▶ [Problem requirements]:
When you reach the line with "The Permanent Secretary, FMW&amp;H, Babangida" in the records below, begin transcribing exactly and continue up to and including the line with "Craftsman style leaded glass front door", leaving out every picture.

[Start of Attachment]

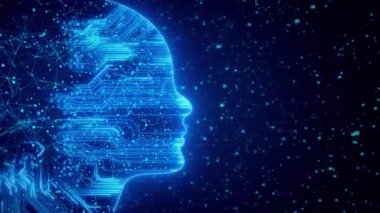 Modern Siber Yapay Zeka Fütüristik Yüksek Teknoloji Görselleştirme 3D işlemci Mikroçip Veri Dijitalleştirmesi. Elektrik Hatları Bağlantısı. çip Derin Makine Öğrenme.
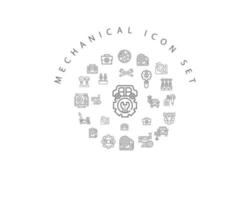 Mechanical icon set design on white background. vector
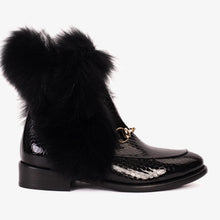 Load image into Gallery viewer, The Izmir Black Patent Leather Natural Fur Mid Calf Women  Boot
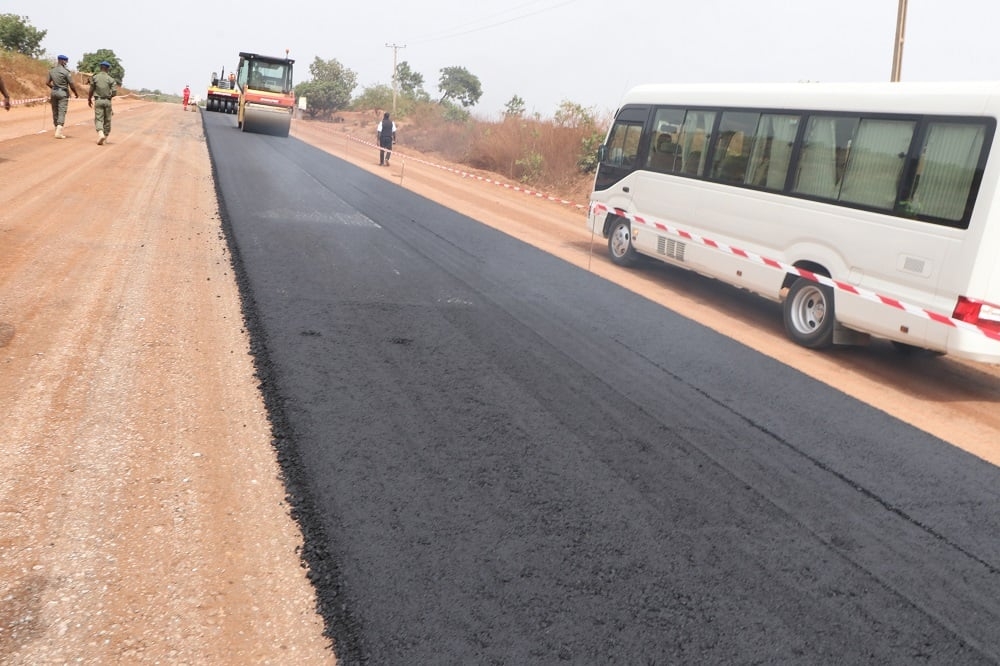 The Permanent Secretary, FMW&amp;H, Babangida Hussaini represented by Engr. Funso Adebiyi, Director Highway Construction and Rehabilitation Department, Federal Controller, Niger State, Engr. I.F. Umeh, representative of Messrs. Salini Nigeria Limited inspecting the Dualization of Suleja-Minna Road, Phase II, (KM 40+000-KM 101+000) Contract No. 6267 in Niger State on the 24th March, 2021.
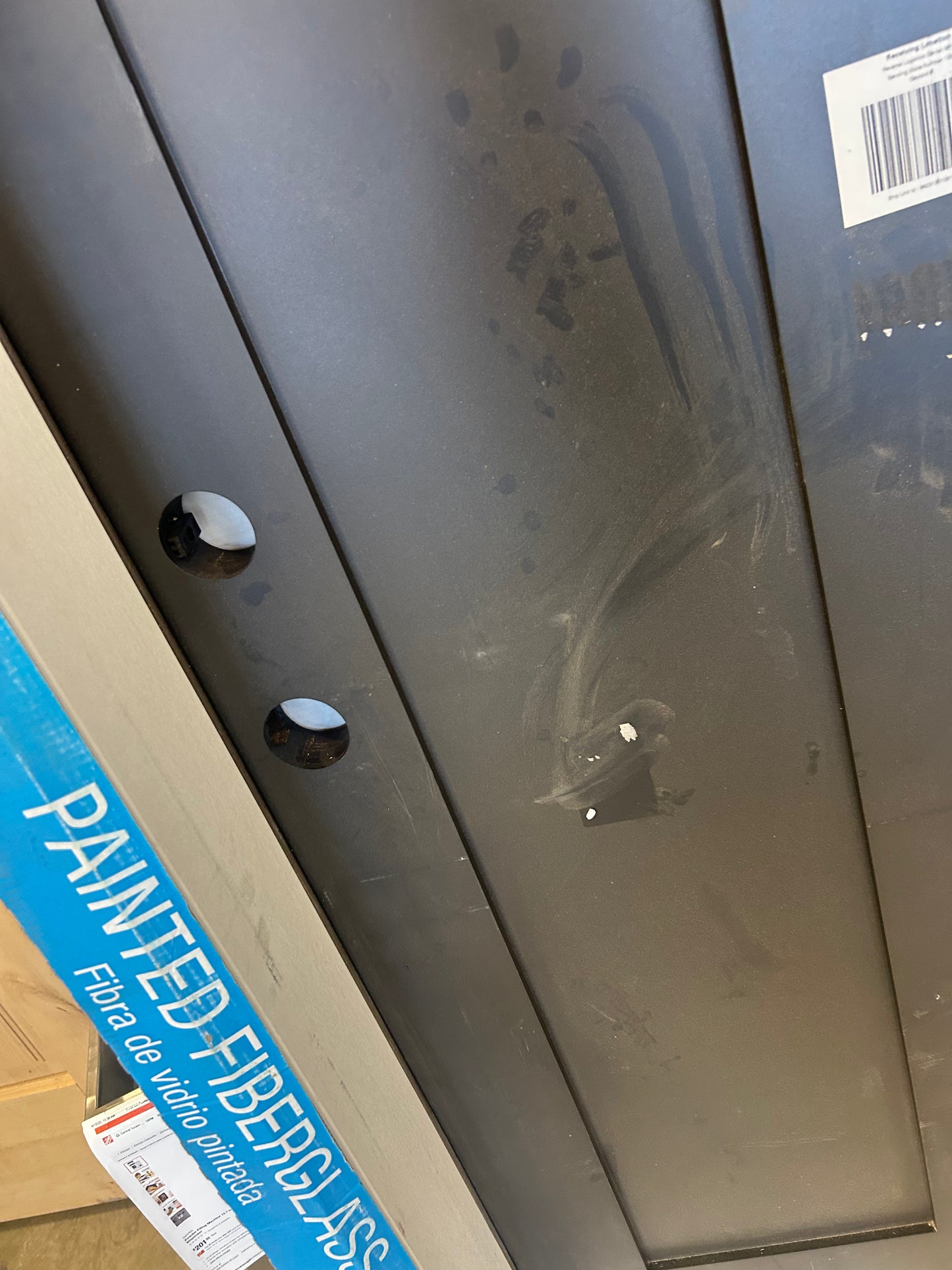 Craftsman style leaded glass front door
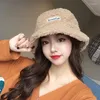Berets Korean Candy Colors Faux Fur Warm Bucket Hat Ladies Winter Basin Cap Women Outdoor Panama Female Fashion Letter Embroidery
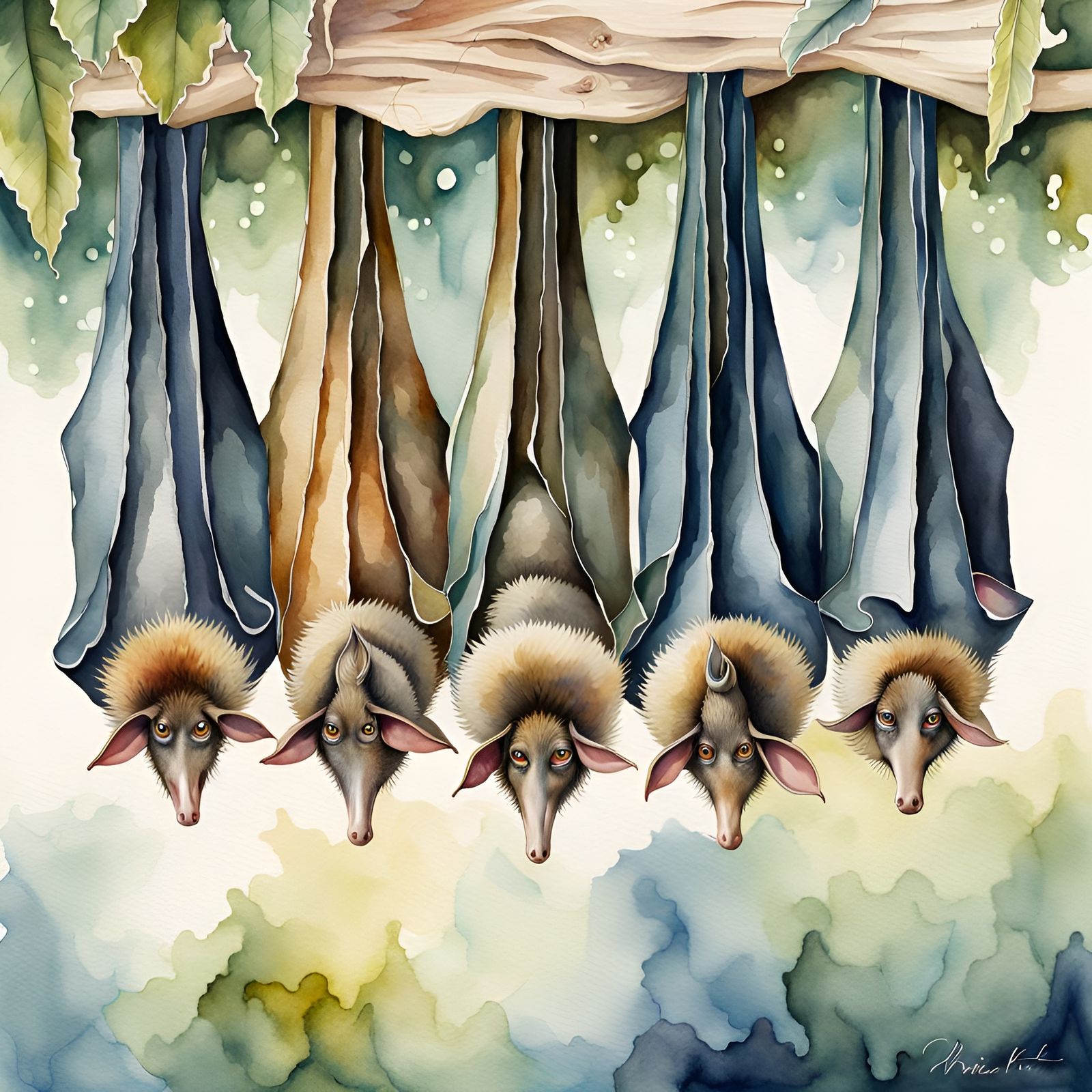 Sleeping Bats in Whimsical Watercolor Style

[End of Attachment]

▶ [Written solution]:
 The Permanent Secretary, FMW&amp;H, Babangida Hussaini represented by Engr. Funso Adebiyi, Director Highway Construction and Rehabilitation Department, Federal Controller, Niger State, Engr. I.F. Umeh, representative of Messrs. Salini Nigeria Limited inspecting the Dualization of Suleja-Minna Road, Phase II, (KM 40+000-KM 101+000) Contract No. 6267 in Niger State on the 24th March, 2021.
 Craftsman style leaded glass front door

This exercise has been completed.